Uncle Chu: What the hell is Gracie Law doing here?
Jack Burton: She can’t get enough of me.
Gracie: Hah! He wishes.

Egg Shen: Can see things no one else can see. Do things no one else can do.
Jack Burton: Real things?
Egg Shen: As real as Lo Pan!
Jack Burton: Hey, what more can a guy ask for?
Egg Shen: Oh, a six-demon bag!
Jack Burton: Terrific, a six-demon bag. Sensational. What’s in it, Egg?
Egg Shen: Wind, fire, all that kind of thing!
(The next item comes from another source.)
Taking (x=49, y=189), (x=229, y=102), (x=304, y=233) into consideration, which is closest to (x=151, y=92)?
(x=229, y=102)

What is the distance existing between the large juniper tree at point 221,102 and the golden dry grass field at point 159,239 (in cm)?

Gracie: I’d go with you but…
Jack Burton: I know, there’s a problem with your face.

Son of a b*tch must pay!
Jack Burton

I’m a reasonable guy. But, I’ve just experienced some very unreasonable things.
Jack Burton

What does that mean? Huh? “China is here.” I don’t even know what the hell that means.
Jack Burton

This is Jack Burton in the Pork Chop Express, and I’m talkin’ to whoever’s out there.
Jack Burton

This is going to take crackerjack timing.
Jack Burton

Jack Burton: You know what ol’ Jack Burton says at a time like this?
Thunder: Who?
Jack Burton: Jack Burton… ME!

Now this really pisses me off to no end!
Lo Pan

Jack Burton: I don’t get this at all. I thought Lo Pan.
Lo Pan: Shut up Mr Burton! You were not brought upon this world to get it!
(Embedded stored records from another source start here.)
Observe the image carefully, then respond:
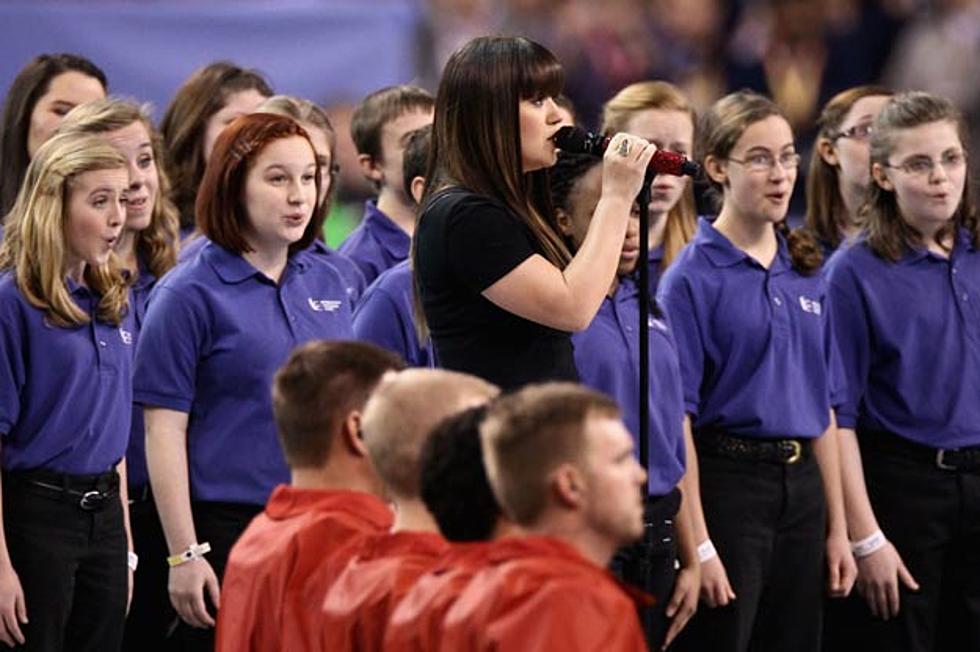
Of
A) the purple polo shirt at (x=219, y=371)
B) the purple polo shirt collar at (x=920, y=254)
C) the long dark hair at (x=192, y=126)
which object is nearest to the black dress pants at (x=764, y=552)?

Jack Burton: When some wild-eyed, eight-foot-tall maniac grabs your neck, taps the back of your favorite head up against the barroom wall, looks you crooked in the eye and asks you if ya paid your dues, you just stare that big sucker right back in the eye, and you remember what ol’
Jack Burton always says at a time like that: “Have ya paid your dues, Jack?” “Yessir, the check is in the mail.